THE Workers Party will challenge Labour in almost every English seat at the general election, its leader George Galloway announced today.
Among the party’s standard bearers will be former England cricketer Monty Panesar, who will stand in the Southall seat in west London.
Unveiling the largest left-of-Labour electoral challenge in history, Mr Galloway, who returned to the Commons in the Rochdale by-election in February, said the party was speaking to three Labour MPs about their possible defection.
“We will have the same impact on Labour as Farage and the Reform Party has on the Tories,” Mr Galloway told a press conference held with dozens of Workers Party candidates in Parliament Square.
Stalwart support for the Palestinian people and opposition to British complicity in the Gaza genocide is the party’s rallying cry, but Galloway stressed that it would also campaign “from the NHS to the economy to crime to immigration, on all the issues that vitally concern the British people.”
Asked why candidates would be stood against those Labour MPs who broke the whip to support a Gaza ceasefire last November, the Workers Party leader stressed that they could not countenance backing anyone who would “put Keir Starmer into Downing Street” since he was “co-responsible for crimes against humanity.”
The Workers Party will however support a small number of independent candidates of the left, including Claudia Webbe in Leicester East and Jeremy Corbyn in Islington North, though Mr Galloway expressed a measure of bemusement at the latter’s delay in declaring his intentions.

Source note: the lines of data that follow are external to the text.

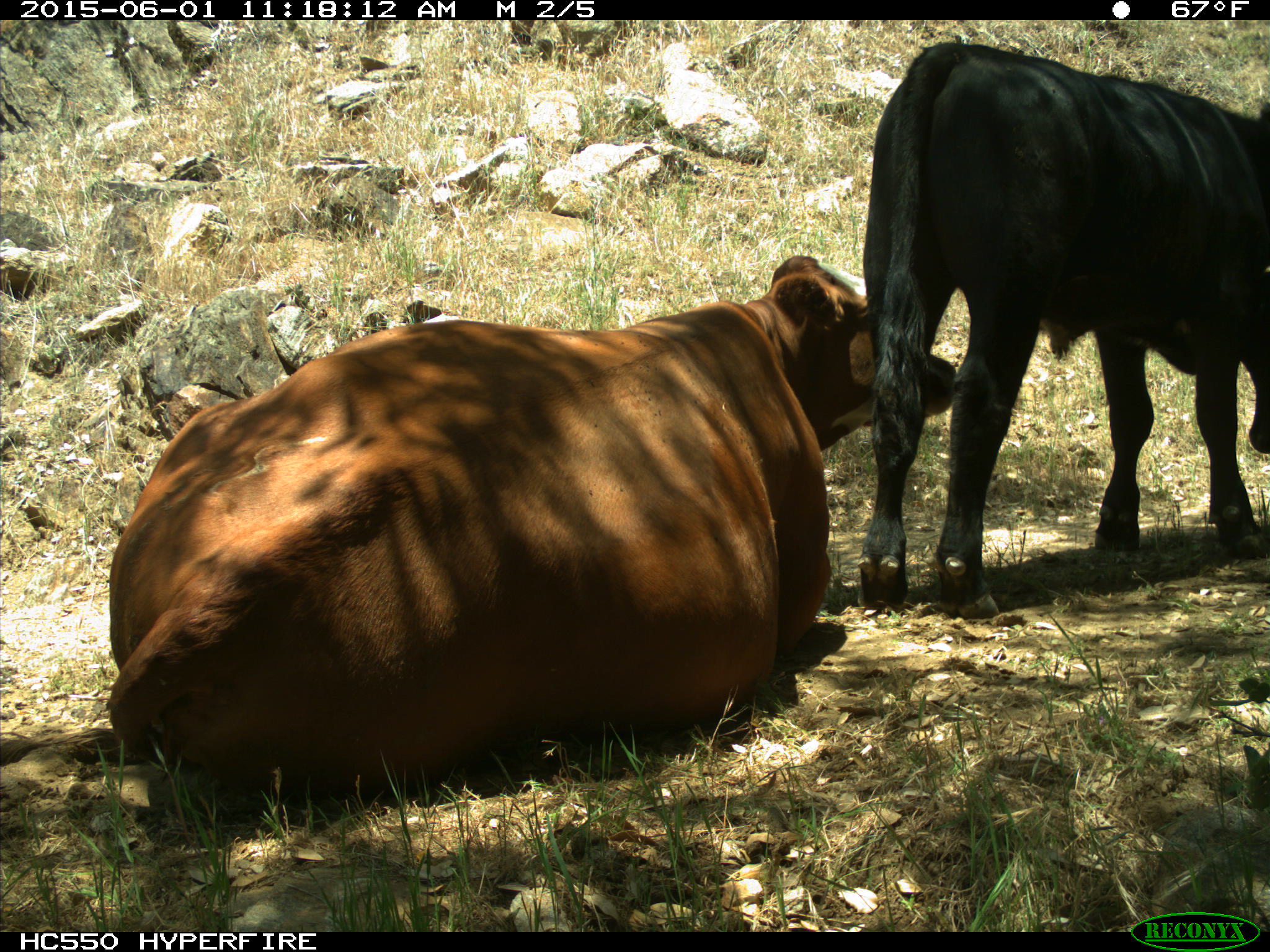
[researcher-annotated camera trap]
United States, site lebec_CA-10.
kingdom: Animalia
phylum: Chordata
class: Mammalia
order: Artiodactyla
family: Bovidae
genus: Bos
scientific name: Bos taurus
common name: domestic cow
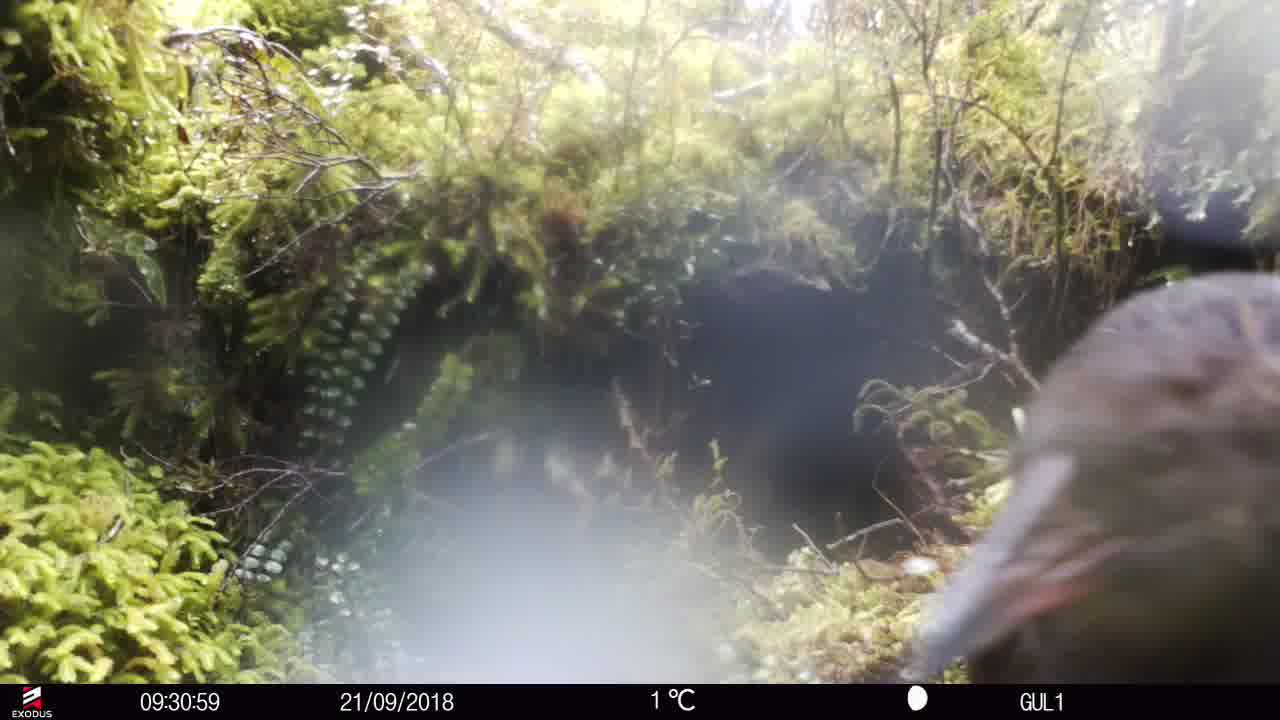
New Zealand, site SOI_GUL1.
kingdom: Animalia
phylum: Chordata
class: Aves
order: Gruiformes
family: Rallidae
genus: Gallirallus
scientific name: Gallirallus australis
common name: weka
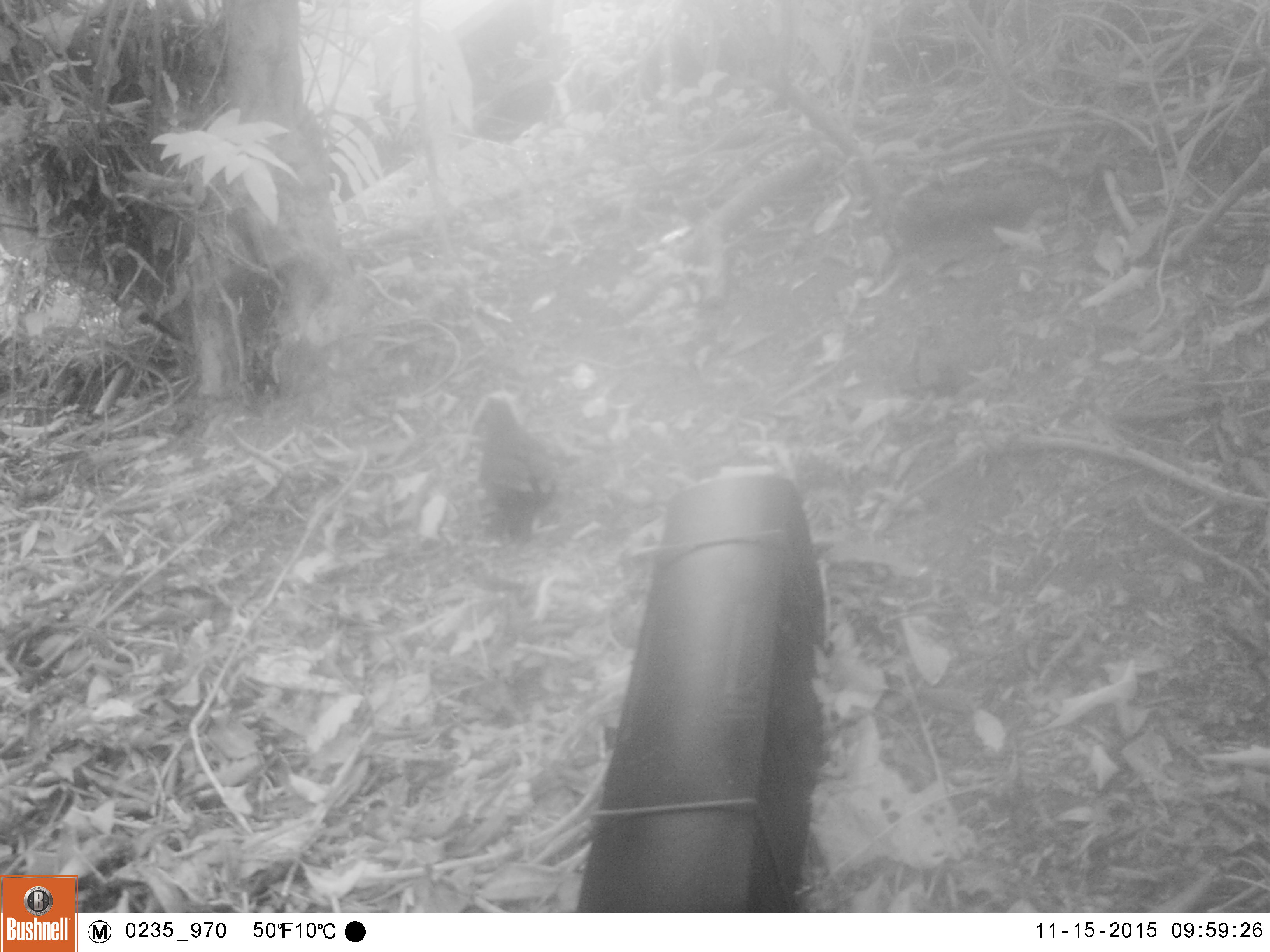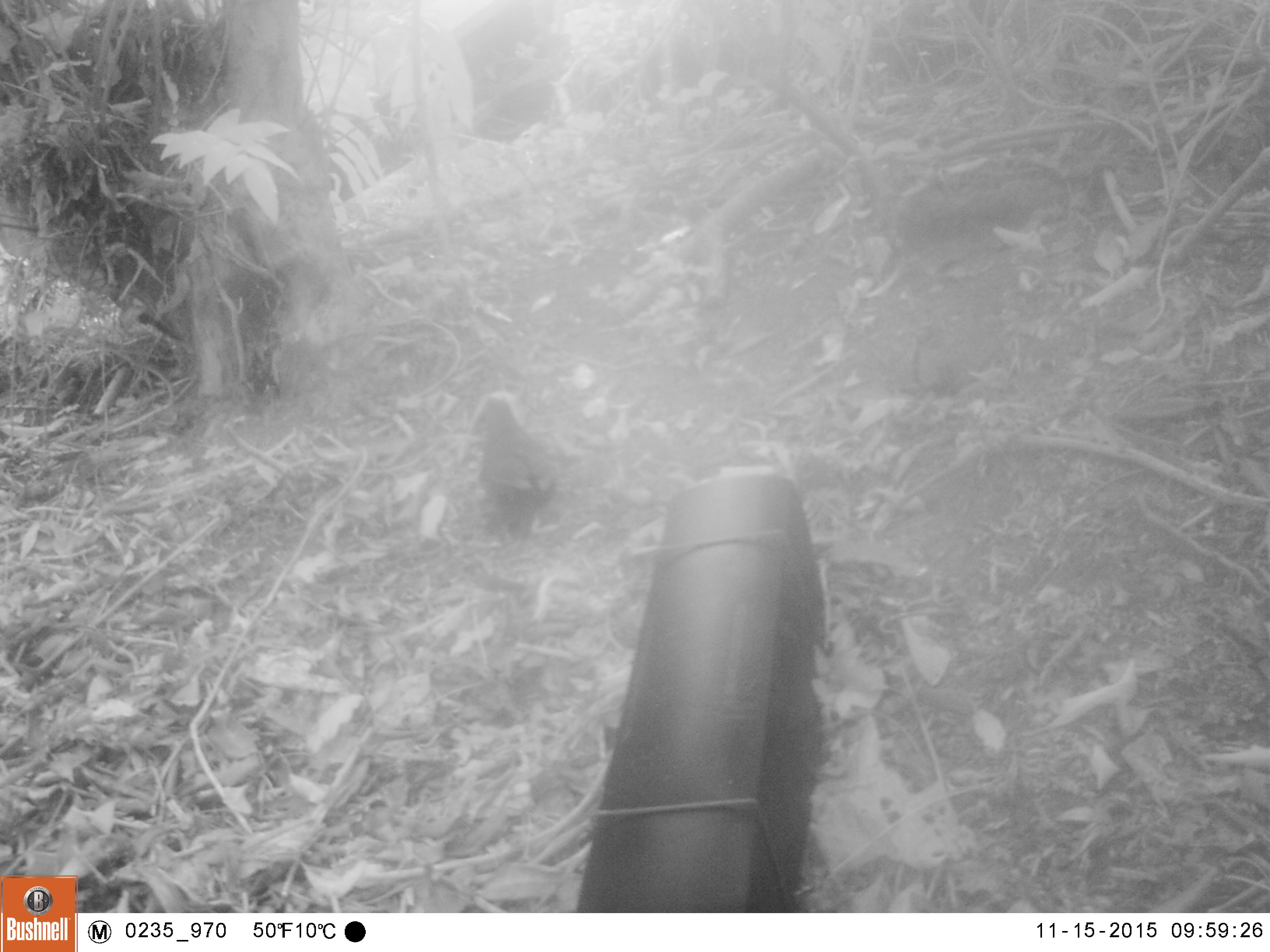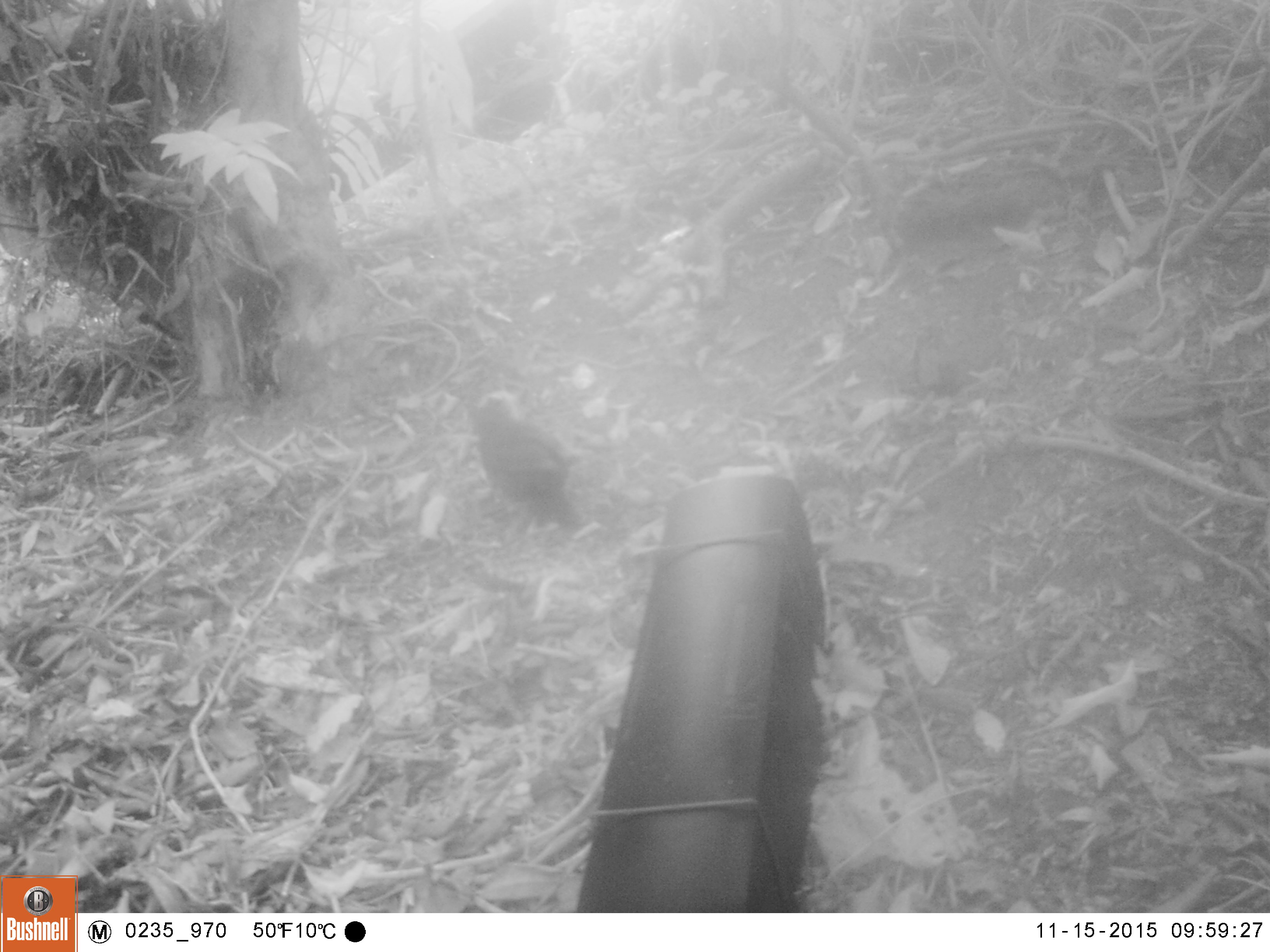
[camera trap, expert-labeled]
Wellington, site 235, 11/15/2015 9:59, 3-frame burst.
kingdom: Animalia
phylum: Chordata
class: Aves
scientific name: Aves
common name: bird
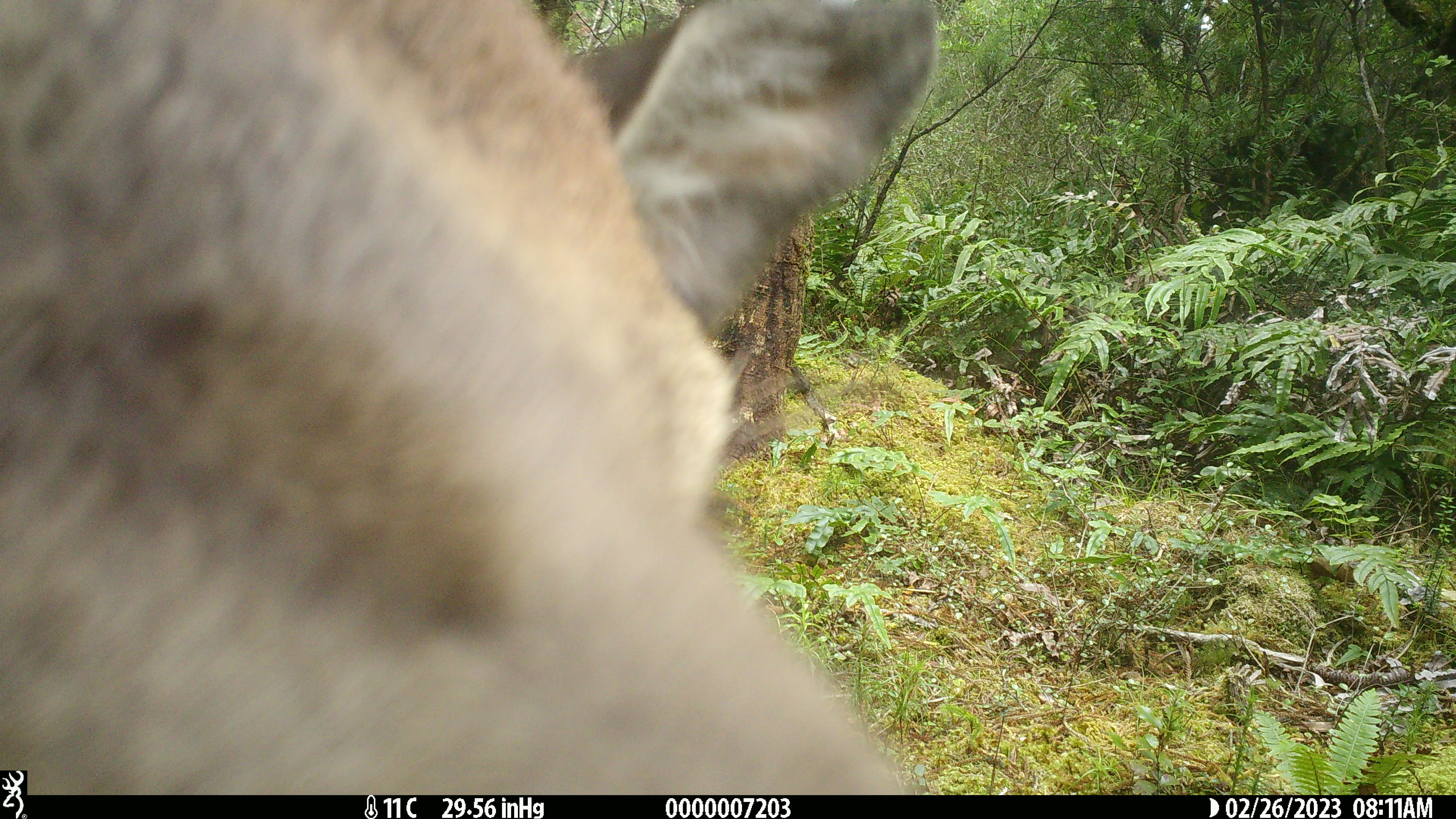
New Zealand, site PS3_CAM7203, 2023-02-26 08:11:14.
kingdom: Animalia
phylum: Chordata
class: Mammalia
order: Artiodactyla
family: Cervidae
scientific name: Cervidae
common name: deer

“I hoped that Mr Corbyn would lead an alliance, a united front for a new politics,” he said, acknowledging that this would not happen this side of the election at least. “I do hope that he does not miss the boat.”
Mr Panesar said that he was standing to “represent the working-class people of this country” and to close the gap between rich and poor.
The party’s aim is to fight every seat in England at the election, and has already adopted candidates for most London constituencies, as well as many in Scotland and Wales.
The precise number will be affected by the timing of the poll, but 500 candidates are already in place. It seems that candidates are going to be expected to be largely self-funding in most cases.